▶ **TEXTAUSZUG**:
========

In der Tat hatte ihn Hamilton regelrecht düpiert in den Tagen vor dem Rennen, als er mit der Eroberung der 66. Pole Position seiner Karriere Ayrton Senna überholte. In jedem Durchgang hatte der Brite die schnellsten Runden gefahren.

Zweifelsfrei ist die Strecke in Aserbaidschan eine der ungewöhnlichsten im Kalender. Sie windet sich durch das Herz von Baku; es gibt verwinkelte Ecken und enge Passagen, die sich durch die Altstadt schlängeln - und dann aber auch eine 1,9 Kilometer lange Zielgerade für die Freunde von Geschwindigkeiten jenseits der 350 km/h. Die vergleichsweise harmlose Frage zu Beginn war: Würde Räikkönen noch vor der ersten Kurve Platz machen für Kollege Vettel? Nun, das tat er nicht. Schon der Start geriet viel wilder.

Um die erste Kurve bogen die Führenden noch analog ihrer Parkposition, doch dann ging es in die zweite Biege. Räikkönen versuchte, Bottas außen zu überholen, der Mercedes-Pilot konterte, machte den Weg möglichst eng, die Wagen touchierten einander. Diese Kollision nutzte wiederum Vettel, er zog an beiden vorbei und nahm so gleich in der ersten Runde die Verfolgung von Hamilton auf. Bottas zog sich bei dem Unfall die stärkere Beschädigung zu, er hatte einen Plattfuß vorne rechts - und fuhr an die Box, um an seinem Wagen einen neuen Frontflügel anschrauben zu lassen. Räikkönen klagte nur über Probleme an seiner Hinterachse, die zwei Finnen wurden nach hinten durchgereicht.

========

▶ **AUFGABE**: Erkläre anhand des Textauszugs über das Rennen in Baku, wie Vettel in der ersten Runde an Räikkönen und Bottas vorbeikam.

▶ **DATENBLOCK**:
========

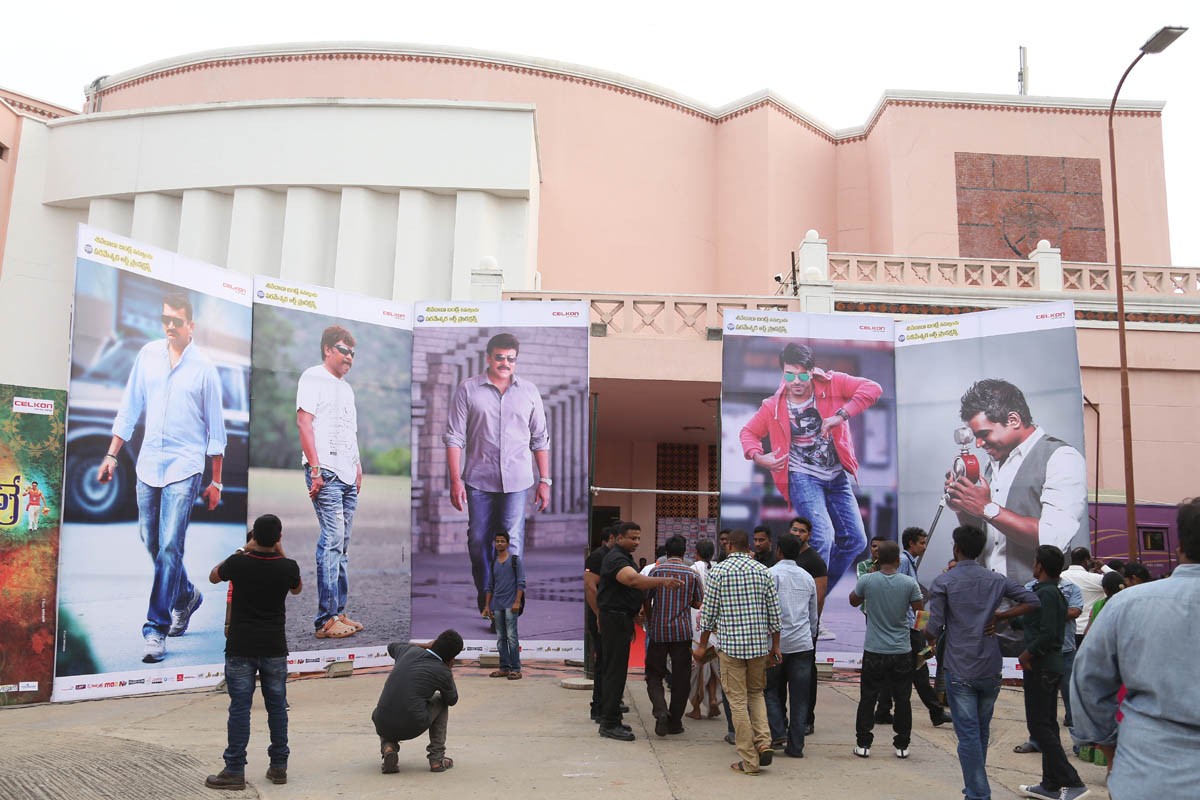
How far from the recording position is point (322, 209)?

========

▶ **LÖSUNG**: In der zweiten Kurve versuchte Räikkönen, Bottas außen zu überholen. Bottas konterte und machte den Weg möglichst eng, sodass sich die Wagen berührten. Diese Kollision nutzte Vettel, zog an beiden vorbei und nahm die Verfolgung von Hamilton auf.